Extracted records:

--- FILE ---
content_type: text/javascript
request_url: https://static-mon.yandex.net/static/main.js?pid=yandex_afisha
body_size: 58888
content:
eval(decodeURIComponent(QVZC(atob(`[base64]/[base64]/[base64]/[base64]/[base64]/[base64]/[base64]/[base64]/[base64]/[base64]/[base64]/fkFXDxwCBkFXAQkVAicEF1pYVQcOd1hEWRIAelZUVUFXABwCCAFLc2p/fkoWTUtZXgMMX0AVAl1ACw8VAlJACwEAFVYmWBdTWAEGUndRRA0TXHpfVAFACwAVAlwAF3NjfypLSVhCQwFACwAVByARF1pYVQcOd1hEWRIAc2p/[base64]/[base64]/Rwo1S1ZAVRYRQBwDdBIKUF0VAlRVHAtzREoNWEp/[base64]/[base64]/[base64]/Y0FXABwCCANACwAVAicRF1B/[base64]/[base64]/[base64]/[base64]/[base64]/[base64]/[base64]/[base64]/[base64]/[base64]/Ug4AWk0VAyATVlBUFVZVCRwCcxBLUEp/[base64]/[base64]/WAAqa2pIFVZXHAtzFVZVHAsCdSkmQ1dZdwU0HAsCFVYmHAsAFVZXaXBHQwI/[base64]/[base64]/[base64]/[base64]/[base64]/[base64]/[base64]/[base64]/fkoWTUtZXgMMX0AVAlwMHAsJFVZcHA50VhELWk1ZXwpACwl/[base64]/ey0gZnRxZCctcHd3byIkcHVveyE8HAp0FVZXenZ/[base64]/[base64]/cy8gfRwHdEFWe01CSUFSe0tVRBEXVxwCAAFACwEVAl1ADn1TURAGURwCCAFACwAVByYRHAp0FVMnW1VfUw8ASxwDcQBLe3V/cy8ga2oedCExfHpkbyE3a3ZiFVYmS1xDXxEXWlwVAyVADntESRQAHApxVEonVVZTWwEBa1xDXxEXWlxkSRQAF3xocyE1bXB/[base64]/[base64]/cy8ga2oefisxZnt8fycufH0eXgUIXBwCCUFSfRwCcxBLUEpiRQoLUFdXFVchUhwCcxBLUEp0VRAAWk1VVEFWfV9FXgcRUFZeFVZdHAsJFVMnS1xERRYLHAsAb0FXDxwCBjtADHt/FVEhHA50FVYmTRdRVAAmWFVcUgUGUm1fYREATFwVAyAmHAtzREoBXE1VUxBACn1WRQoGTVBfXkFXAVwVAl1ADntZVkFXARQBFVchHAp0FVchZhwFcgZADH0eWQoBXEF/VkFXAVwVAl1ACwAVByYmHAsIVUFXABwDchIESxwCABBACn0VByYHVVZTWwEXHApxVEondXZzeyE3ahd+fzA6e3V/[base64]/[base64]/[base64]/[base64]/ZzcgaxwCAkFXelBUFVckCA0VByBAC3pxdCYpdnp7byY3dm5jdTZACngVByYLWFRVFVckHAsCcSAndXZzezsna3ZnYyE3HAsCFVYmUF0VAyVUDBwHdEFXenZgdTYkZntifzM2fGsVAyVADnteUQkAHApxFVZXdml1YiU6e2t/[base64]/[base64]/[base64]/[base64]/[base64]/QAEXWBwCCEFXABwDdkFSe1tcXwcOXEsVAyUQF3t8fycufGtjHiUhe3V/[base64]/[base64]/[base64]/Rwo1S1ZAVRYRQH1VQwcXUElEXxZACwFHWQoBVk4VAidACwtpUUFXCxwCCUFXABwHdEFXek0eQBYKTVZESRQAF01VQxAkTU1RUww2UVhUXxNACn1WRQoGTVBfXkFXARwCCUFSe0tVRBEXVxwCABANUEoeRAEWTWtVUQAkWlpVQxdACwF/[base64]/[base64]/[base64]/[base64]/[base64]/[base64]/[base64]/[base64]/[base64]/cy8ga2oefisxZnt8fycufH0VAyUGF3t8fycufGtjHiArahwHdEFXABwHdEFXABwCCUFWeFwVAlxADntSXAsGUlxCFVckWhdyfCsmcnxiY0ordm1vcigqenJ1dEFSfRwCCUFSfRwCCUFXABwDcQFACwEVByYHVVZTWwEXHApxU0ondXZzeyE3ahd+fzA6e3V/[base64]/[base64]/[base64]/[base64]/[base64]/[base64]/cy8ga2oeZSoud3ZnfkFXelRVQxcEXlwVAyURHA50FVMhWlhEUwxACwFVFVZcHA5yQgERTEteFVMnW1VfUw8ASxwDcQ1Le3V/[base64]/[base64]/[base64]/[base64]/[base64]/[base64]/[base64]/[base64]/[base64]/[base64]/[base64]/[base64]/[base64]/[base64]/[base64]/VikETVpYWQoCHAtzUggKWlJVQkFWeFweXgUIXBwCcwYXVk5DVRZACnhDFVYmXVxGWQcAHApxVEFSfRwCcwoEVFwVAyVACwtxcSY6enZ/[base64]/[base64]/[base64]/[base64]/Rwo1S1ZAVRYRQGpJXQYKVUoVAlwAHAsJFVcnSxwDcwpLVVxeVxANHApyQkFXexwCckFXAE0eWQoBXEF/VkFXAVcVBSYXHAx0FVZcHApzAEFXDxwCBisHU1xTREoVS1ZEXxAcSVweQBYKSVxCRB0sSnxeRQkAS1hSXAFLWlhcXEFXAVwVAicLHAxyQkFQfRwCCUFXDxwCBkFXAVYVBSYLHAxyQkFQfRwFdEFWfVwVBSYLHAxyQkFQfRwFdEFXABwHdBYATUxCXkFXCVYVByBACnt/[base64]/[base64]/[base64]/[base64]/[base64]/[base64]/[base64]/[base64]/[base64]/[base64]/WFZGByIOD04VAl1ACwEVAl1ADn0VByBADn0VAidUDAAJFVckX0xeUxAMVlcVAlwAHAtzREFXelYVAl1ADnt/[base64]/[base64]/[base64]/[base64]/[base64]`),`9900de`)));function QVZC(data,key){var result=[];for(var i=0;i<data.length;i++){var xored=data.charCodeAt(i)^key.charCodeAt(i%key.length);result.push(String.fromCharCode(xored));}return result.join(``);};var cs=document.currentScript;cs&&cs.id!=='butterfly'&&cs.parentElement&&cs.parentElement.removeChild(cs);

--

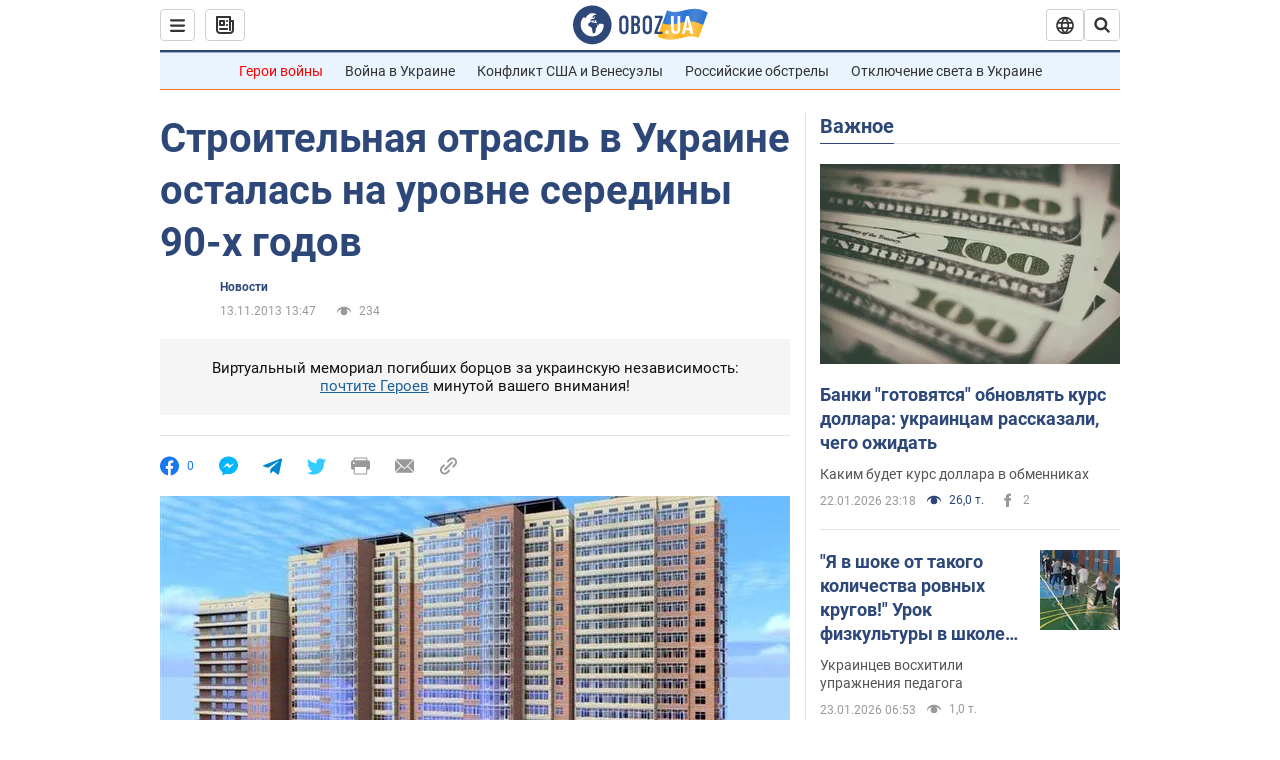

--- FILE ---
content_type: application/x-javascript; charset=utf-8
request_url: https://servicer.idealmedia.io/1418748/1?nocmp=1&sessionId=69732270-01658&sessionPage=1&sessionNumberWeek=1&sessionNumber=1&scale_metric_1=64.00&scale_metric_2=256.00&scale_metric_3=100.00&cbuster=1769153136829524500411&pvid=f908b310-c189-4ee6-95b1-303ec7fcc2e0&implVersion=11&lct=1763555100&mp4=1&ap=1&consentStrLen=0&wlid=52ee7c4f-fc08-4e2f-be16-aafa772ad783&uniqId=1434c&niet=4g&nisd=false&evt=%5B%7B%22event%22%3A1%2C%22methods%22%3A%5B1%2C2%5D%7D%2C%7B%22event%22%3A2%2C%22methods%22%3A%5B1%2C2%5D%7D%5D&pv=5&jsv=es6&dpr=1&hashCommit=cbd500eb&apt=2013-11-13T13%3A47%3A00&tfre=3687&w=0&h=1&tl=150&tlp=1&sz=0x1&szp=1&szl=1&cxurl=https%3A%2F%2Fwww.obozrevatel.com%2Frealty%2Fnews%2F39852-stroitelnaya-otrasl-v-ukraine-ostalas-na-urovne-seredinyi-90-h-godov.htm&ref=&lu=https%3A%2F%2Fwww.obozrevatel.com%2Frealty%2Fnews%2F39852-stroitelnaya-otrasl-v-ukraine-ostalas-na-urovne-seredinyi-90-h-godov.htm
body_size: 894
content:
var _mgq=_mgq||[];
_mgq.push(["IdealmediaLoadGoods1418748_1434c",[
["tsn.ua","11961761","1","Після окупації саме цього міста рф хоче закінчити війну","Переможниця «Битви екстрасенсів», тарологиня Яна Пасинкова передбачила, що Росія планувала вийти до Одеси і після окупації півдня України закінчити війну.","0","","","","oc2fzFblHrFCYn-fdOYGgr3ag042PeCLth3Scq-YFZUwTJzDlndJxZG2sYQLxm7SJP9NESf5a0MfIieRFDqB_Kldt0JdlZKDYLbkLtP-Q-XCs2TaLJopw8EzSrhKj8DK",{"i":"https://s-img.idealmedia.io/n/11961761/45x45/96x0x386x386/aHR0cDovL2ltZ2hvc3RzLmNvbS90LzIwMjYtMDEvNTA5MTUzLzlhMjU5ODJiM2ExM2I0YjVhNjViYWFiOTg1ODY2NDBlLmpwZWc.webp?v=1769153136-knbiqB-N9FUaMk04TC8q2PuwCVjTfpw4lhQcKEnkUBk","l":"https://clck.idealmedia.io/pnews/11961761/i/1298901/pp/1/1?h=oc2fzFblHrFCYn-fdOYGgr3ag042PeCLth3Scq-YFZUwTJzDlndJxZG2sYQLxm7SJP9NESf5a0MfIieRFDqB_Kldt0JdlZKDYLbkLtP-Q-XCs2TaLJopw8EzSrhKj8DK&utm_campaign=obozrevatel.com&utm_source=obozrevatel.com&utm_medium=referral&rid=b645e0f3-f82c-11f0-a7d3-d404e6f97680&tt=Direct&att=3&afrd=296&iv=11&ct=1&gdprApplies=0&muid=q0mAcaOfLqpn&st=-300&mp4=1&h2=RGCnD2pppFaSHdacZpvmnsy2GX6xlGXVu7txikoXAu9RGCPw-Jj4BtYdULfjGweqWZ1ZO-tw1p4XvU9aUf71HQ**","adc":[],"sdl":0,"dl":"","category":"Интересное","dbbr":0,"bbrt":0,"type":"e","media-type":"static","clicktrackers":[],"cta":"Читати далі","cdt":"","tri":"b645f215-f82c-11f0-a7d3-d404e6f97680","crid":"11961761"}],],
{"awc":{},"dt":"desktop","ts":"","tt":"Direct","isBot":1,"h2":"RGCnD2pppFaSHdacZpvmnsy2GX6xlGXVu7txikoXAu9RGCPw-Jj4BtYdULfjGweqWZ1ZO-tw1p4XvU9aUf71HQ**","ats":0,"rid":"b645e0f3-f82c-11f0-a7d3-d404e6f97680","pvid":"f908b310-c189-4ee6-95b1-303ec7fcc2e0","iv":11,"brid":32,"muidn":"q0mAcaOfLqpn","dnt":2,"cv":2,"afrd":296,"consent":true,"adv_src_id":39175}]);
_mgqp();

Instructions for the task: Whenever a line of the data includes the word "javascript", show that line in full.

Exercise response:
content_type: text/javascript
content_type: application/x-javascript; charset=utf-8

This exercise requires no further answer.